Kali ini ngomongin buku keluaran Gusmuh alias Muhidin M. Dahlan dengan warna cover yang mencolok dan desainnya yang menggunakan konsep surealisme berjudul Mencari Cinta. Kalau kalian menilai buku ini super "bucin" (budak cinta), itu salah besar sama sekali! Karena buku ini sangat menuntunku apa makna dari cinta yang sesungguhnya sampai kepada mengasah kepribadian kita yang lebih baik dan utuh. Bener-bener mikir banget bacanya tapi tetap seru abis, keren!

TUGAS 1:
Kutip tanpa perubahan bagian ulasan buku Mencari Cinta yang dibuka dengan kata-kata "Kali ini ngomongin" dan ditutup dengan "seru abis, keren!".
TUGAS 2:
Konsep apa yang dipakai pada desain sampul buku dalam ulasan buku Mencari Cinta?
TUGAS 3:
Teruskan ulasan buku Mencari Cinta mulai setelah kalimat terakhirnya.

BAHAN YANG DISEDIAKAN:
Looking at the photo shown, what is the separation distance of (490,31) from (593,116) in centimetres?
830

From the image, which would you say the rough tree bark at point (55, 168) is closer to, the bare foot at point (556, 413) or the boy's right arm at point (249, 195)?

JAWABAN TERTULIS 1:
Kali ini ngomongin buku keluaran Gusmuh alias Muhidin M. Dahlan dengan warna cover yang mencolok dan desainnya yang menggunakan konsep surealisme berjudul Mencari Cinta. Kalau kalian menilai buku ini super "bucin" (budak cinta), itu salah besar sama sekali! Karena buku ini sangat menuntunku apa makna dari cinta yang sesungguhnya sampai kepada mengasah kepribadian kita yang lebih baik dan utuh. Bener-bener mikir banget bacanya tapi tetap seru abis, keren!

JAWABAN TERTULIS 2:
Konsep surealisme.

JAWABAN TERTULIS 3:
Aku mengilhami buku ini tuh malah seperti buku pelajaran yang terdapat beberapa teori disertai alkisah—seperti contoh kasus kalau di buku pelajaran sains atau sosial. Dari cara menuangkan pikirannya kedalam tulisan, penulis sepertinya sangat seru kalau diajak debat, menghayati sesuatu, menemukan jati diri— ya seperti buku ini, mencari cinta. Esensial sekali. Penulisnya idealis dan kritis sehingga cerita cinta ini dikemas menarik bukan tentang cinta-cintaan remaja. Menurutku, buku non fiksi itu hampir sama seperti buku pelajaran, jadi konsep Book Talks kali ini agak berbeda dari sebelumnya; yakni aku bakal merangkum dari setiap bab buku ini.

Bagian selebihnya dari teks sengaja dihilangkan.